"Gobier !", entendu cent fois au milieu des étés des années soixante-dix, dans les arrières cours des logements ouvriers de Darnetal, ou crié depuis une fenêtre ouverte de R16 à l'intention du môme qui traverse sans regarder, à mon encontre aussi, parfois. Pas vraiment une insulte, le mot sonne plutôt comme une apostrophe. Son synonyme, "crétin" rend mal la légèreté de gobier, le caractère de moquer bienveillante que le terme évoque. Il faut cependant attendre parfois plus de trente ans pour comprendre un mot.

"Gobier" vient de Dieppe et désignait au XIXe les habitants des gobes, petit peuple de la ville chassé de chez lui par les travaux d'infrastructure et ayant trouvé refuge dans ces grottes des falaises en bord de plage. Un peuple de déplacé, pas vraiment sans feu ni lieu puisqu'il s'en était construit un, hors norme, dans ces creux calcaires. Des réfugiés de la guerre urbaine qui, hier comme aujourd'hui, sévissait dans nos villes, de la Zone entourant Paris à ces murs de craie en bord de mer qui virent nicher des hommes comme des goélands.

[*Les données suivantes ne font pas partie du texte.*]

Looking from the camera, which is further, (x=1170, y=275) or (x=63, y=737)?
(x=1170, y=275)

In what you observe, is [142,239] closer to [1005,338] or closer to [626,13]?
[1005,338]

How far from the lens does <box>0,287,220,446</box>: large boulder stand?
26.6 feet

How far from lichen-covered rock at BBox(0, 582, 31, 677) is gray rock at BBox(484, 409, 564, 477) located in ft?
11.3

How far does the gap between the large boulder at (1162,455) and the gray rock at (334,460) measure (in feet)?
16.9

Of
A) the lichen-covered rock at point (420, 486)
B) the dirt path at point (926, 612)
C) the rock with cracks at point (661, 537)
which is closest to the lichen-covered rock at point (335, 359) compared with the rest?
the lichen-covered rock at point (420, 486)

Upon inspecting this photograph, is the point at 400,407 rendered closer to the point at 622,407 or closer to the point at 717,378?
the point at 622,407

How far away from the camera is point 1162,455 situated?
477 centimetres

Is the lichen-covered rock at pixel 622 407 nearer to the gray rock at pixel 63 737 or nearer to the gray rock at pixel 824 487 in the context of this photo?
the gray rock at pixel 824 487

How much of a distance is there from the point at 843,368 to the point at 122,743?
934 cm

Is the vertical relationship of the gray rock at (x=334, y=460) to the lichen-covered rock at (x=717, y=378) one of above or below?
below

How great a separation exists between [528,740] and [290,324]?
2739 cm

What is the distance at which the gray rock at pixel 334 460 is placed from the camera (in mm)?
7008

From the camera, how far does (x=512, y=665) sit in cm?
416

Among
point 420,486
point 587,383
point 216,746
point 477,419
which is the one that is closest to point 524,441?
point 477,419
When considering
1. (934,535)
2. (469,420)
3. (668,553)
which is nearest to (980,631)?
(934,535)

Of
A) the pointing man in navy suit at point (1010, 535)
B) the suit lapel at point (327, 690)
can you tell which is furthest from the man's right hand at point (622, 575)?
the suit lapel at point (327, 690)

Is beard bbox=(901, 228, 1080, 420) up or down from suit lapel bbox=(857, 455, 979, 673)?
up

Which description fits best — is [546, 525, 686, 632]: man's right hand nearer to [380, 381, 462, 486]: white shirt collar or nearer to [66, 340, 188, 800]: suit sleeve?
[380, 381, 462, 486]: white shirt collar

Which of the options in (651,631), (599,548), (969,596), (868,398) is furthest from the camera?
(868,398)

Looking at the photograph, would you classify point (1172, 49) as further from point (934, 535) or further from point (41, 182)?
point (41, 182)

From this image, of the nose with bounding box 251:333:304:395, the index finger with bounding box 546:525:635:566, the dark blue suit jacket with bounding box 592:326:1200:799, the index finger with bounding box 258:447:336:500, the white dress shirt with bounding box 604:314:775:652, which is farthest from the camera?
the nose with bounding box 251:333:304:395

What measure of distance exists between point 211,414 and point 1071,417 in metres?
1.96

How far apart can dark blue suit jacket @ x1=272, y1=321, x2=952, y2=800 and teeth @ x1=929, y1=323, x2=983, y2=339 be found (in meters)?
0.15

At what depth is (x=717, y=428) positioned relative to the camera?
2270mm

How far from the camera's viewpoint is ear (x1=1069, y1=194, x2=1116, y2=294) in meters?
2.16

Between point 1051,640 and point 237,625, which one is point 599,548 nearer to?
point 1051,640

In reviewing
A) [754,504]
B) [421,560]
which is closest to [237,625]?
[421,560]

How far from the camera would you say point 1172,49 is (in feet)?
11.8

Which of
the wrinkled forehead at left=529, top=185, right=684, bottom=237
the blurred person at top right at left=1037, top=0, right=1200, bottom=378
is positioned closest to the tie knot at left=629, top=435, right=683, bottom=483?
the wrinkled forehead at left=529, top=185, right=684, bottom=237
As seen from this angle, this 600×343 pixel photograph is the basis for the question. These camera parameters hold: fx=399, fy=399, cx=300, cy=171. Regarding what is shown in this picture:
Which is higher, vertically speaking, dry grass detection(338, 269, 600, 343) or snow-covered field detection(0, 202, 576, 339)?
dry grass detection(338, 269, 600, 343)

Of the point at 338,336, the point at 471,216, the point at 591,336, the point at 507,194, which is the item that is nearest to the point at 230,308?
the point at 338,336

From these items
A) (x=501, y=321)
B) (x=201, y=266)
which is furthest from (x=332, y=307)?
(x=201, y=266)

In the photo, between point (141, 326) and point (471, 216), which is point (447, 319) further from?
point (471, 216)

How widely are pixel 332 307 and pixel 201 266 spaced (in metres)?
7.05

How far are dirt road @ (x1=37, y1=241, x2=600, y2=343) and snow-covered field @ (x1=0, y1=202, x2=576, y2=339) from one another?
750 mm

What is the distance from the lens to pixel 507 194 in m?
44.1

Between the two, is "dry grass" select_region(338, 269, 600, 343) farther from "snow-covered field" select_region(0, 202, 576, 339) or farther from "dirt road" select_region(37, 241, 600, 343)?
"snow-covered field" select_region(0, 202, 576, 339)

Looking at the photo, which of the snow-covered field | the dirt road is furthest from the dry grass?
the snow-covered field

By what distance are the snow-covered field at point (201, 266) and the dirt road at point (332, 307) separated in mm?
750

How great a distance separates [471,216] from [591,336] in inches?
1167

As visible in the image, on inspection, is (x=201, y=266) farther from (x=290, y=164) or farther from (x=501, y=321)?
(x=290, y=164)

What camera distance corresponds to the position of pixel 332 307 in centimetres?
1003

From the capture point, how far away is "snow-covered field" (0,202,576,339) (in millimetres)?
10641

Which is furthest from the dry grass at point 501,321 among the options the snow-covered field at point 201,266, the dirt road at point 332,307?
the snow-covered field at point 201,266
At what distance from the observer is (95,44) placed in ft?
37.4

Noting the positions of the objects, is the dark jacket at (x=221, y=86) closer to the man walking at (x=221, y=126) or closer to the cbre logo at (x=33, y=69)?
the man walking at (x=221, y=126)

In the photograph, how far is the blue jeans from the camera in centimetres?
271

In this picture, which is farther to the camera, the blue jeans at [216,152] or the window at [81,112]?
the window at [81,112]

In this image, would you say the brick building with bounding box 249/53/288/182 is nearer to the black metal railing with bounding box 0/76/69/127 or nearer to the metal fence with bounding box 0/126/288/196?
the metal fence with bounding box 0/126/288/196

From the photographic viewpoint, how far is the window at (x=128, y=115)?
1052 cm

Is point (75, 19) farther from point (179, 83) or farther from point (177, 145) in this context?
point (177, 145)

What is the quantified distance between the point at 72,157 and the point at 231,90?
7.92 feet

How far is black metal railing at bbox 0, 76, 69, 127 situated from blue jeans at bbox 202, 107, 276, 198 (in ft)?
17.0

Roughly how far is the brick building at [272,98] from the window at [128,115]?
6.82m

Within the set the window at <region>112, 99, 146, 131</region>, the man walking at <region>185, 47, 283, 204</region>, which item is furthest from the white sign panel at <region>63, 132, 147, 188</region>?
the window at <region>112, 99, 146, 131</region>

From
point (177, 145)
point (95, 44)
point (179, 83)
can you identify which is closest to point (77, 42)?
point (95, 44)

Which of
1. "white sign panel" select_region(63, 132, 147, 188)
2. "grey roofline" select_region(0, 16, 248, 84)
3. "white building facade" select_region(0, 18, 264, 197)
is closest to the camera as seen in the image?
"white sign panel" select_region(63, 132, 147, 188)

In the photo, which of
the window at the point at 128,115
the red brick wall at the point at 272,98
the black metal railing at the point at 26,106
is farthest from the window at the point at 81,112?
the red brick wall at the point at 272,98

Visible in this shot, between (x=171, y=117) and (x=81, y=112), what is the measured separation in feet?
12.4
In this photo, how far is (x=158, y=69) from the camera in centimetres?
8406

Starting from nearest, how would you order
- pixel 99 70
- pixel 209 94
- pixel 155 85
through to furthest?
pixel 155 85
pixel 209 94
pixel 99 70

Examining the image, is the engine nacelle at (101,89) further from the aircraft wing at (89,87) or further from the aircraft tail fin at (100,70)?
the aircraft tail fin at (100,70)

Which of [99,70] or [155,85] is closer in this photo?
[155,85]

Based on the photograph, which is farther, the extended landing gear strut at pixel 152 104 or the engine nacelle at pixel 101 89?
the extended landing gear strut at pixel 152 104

L'histoire ne se répète pas. Elle se poursuit. Ce que l'on continue d'entrevoir comme étant la ville : rue, mur, habitat normé, génère dès ce XIXe siècle, qui demeure notre éternel présent, son lot de "hors norme" : habitat éphémère, mobile occupé à l'année ou saisonnièrement. Toits hors norme qu'une application, toute aussi XIXe, du Darwinisme à la pensée de la ville veut voir comme une anomalie vouée à disparition.

Rien de moins certain.

Une chose est sure pourtant, il en manque la carte.

C'est ce que nous entreprenons aujourd'hui à Dieppe.